> _Description of the task_: Below are the records; collect from them each line containing the string "frames".

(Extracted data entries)
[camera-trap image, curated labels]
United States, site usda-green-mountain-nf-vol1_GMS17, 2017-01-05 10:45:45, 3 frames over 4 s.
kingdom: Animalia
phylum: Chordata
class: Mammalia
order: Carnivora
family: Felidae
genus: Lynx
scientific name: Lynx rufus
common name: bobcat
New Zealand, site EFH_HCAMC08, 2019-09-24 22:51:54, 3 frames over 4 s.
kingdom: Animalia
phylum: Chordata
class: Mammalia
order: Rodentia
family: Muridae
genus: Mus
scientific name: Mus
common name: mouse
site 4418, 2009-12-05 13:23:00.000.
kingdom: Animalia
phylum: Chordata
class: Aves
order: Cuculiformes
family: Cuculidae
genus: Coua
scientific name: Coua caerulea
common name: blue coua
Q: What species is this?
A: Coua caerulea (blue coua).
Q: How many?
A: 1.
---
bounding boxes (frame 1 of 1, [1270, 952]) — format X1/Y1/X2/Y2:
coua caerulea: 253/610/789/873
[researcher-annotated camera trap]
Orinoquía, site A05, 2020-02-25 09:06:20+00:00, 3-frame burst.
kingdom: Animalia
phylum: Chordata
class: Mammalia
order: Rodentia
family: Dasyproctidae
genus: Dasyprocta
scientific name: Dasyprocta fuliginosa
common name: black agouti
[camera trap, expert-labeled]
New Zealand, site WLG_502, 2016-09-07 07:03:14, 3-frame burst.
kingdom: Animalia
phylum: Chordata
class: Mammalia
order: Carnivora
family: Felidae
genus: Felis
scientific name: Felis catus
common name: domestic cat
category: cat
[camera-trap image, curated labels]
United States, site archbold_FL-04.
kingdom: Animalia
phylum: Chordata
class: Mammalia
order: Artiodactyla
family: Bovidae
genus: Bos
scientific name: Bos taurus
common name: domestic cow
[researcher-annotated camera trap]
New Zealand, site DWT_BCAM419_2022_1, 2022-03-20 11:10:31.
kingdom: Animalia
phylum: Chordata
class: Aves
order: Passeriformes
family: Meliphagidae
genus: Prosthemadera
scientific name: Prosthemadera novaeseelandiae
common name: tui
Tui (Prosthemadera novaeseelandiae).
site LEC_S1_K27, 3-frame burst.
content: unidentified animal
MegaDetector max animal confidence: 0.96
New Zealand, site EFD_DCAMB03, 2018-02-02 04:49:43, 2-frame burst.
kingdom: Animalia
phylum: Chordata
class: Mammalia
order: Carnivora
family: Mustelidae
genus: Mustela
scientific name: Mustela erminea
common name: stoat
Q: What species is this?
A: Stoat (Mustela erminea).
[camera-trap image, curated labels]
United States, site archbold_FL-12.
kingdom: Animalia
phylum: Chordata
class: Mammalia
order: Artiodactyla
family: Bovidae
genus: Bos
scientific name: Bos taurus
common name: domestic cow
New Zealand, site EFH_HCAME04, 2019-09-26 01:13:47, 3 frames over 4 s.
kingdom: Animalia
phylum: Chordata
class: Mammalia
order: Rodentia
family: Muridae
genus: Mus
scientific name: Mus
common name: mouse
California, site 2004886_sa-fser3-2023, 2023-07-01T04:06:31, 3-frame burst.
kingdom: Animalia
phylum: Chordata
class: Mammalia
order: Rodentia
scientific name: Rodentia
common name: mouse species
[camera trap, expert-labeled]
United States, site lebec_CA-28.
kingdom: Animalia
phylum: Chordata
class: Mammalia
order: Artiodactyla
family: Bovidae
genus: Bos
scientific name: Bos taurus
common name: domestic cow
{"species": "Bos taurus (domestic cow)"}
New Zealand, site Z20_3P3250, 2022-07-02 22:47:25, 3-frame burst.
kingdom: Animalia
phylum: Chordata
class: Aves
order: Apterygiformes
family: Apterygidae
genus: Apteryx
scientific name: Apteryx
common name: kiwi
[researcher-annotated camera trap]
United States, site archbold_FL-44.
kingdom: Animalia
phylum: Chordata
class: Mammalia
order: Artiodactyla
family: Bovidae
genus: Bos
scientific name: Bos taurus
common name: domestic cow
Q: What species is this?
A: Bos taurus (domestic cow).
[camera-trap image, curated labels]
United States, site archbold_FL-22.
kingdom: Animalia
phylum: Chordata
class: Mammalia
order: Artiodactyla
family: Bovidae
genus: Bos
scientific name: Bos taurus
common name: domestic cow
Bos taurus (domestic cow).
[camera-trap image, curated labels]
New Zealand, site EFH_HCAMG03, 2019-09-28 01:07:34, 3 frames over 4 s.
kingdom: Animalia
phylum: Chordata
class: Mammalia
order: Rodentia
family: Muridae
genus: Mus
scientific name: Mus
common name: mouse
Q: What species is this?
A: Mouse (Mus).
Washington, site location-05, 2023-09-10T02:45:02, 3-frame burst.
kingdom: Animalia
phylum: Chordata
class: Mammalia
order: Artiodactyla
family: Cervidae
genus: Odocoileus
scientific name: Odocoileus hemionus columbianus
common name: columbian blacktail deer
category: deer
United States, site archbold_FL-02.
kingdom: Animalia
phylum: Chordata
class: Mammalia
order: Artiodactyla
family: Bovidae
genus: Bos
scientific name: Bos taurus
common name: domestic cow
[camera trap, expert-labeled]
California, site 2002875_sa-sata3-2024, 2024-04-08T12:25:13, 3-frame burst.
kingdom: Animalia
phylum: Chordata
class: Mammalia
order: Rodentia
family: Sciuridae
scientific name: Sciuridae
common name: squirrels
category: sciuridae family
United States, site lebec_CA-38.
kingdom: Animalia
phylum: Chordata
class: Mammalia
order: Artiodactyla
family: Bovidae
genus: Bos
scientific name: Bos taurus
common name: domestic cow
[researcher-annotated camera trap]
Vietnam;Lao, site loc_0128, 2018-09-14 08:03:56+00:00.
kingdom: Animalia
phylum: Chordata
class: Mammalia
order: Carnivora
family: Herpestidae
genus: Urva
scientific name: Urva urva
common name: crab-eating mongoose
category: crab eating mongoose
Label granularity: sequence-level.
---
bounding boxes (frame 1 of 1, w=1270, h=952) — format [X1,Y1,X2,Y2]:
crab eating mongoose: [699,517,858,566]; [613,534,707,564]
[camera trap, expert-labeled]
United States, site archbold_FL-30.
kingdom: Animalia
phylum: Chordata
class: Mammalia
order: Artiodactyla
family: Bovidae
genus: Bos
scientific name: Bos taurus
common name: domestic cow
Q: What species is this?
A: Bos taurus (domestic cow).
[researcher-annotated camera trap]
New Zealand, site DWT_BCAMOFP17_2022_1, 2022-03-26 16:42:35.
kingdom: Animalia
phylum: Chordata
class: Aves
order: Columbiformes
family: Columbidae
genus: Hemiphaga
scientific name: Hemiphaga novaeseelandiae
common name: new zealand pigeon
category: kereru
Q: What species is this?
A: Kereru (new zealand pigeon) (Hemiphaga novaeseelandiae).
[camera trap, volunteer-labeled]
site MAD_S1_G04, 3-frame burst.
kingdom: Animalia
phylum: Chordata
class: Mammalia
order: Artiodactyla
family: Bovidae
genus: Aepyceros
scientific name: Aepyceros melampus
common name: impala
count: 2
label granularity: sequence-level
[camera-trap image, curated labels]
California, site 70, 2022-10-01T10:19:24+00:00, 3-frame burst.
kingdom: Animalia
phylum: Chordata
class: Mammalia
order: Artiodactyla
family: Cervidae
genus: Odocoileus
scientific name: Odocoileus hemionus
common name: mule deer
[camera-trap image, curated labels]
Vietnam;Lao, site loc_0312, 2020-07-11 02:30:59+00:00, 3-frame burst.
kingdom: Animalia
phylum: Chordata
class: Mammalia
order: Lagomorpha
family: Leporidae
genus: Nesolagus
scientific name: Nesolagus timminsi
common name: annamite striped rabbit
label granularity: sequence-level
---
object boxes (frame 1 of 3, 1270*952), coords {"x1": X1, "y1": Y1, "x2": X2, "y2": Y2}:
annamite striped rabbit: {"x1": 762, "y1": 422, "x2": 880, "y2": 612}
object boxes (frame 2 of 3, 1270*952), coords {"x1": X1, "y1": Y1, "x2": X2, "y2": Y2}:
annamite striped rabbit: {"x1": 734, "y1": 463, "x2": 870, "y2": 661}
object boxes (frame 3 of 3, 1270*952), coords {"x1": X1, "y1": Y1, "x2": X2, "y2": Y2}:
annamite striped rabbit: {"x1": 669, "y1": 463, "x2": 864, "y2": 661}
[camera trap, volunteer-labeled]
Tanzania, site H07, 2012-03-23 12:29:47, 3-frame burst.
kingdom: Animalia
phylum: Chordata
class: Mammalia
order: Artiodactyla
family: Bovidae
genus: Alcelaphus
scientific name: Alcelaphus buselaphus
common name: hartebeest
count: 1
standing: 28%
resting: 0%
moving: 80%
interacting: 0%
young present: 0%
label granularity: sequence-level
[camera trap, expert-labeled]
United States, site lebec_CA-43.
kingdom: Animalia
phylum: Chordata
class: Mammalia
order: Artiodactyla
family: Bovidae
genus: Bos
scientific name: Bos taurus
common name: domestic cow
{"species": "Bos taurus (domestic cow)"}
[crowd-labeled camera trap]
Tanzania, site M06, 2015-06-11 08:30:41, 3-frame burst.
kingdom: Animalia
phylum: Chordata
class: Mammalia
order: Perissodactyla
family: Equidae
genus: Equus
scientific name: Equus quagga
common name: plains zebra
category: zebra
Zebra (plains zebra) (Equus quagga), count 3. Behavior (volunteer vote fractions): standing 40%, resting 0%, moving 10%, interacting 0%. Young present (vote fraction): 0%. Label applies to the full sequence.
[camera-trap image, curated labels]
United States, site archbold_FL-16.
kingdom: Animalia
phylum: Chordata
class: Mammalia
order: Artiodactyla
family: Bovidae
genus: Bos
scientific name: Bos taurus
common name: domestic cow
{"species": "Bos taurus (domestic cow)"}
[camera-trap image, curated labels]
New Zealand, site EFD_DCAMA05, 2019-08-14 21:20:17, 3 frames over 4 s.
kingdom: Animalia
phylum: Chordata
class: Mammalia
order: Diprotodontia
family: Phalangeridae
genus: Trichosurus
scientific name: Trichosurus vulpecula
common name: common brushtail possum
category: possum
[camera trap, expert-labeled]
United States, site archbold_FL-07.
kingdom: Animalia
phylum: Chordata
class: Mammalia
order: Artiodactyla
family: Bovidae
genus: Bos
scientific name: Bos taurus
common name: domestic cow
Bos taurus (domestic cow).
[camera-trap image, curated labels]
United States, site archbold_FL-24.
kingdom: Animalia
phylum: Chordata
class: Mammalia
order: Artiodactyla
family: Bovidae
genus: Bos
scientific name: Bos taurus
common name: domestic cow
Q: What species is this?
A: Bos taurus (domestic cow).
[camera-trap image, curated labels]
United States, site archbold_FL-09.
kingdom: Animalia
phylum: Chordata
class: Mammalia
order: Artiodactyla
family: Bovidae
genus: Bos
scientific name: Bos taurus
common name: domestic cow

> _Response to the task_:
United States, site usda-green-mountain-nf-vol1_GMS17, 2017-01-05 10:45:45, 3 frames over 4 s.
New Zealand, site EFH_HCAMC08, 2019-09-24 22:51:54, 3 frames over 4 s.
New Zealand, site EFH_HCAME04, 2019-09-26 01:13:47, 3 frames over 4 s.
New Zealand, site EFH_HCAMG03, 2019-09-28 01:07:34, 3 frames over 4 s.
New Zealand, site EFD_DCAMA05, 2019-08-14 21:20:17, 3 frames over 4 s.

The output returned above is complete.